** start Provided entries **
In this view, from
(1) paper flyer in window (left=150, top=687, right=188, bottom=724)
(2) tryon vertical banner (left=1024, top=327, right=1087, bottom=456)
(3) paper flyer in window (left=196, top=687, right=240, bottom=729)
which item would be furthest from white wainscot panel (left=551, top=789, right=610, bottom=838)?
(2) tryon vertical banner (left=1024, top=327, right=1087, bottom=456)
** end Provided entries **
** start Provided entries **
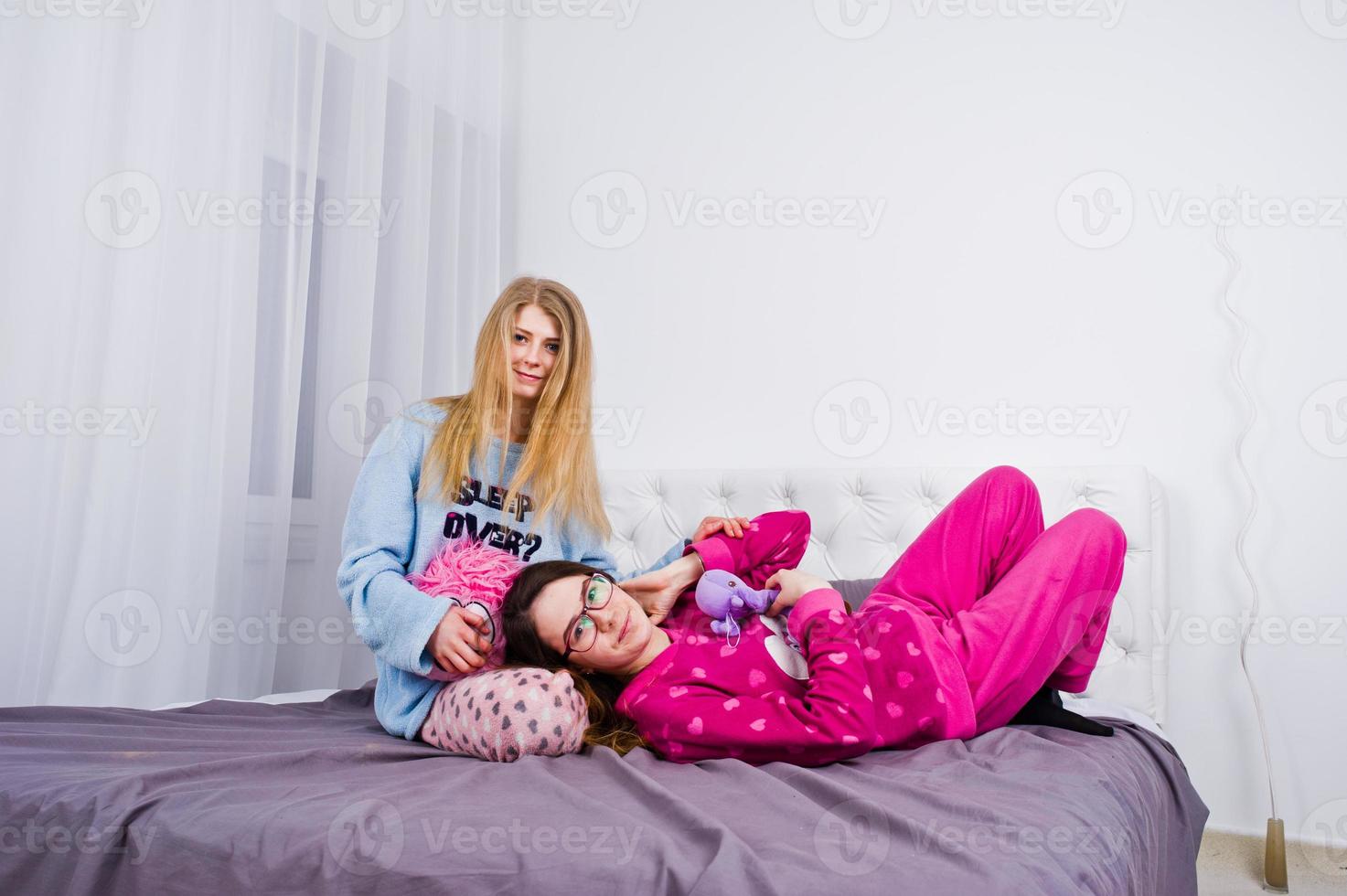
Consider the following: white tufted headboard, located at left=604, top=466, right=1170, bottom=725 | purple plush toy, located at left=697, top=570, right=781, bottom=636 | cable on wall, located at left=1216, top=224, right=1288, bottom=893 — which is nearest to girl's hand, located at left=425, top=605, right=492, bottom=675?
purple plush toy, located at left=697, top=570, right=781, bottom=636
** end Provided entries **
Task goal => Reproduce each line of the material above that contains the string "located", treating uppercase and lowercase letters as distinct.

Exercise result =>
Consider the following: white tufted headboard, located at left=604, top=466, right=1170, bottom=725 | purple plush toy, located at left=697, top=570, right=781, bottom=636 | cable on wall, located at left=1216, top=224, right=1288, bottom=893 — which is nearest to girl's hand, located at left=425, top=605, right=492, bottom=675?
purple plush toy, located at left=697, top=570, right=781, bottom=636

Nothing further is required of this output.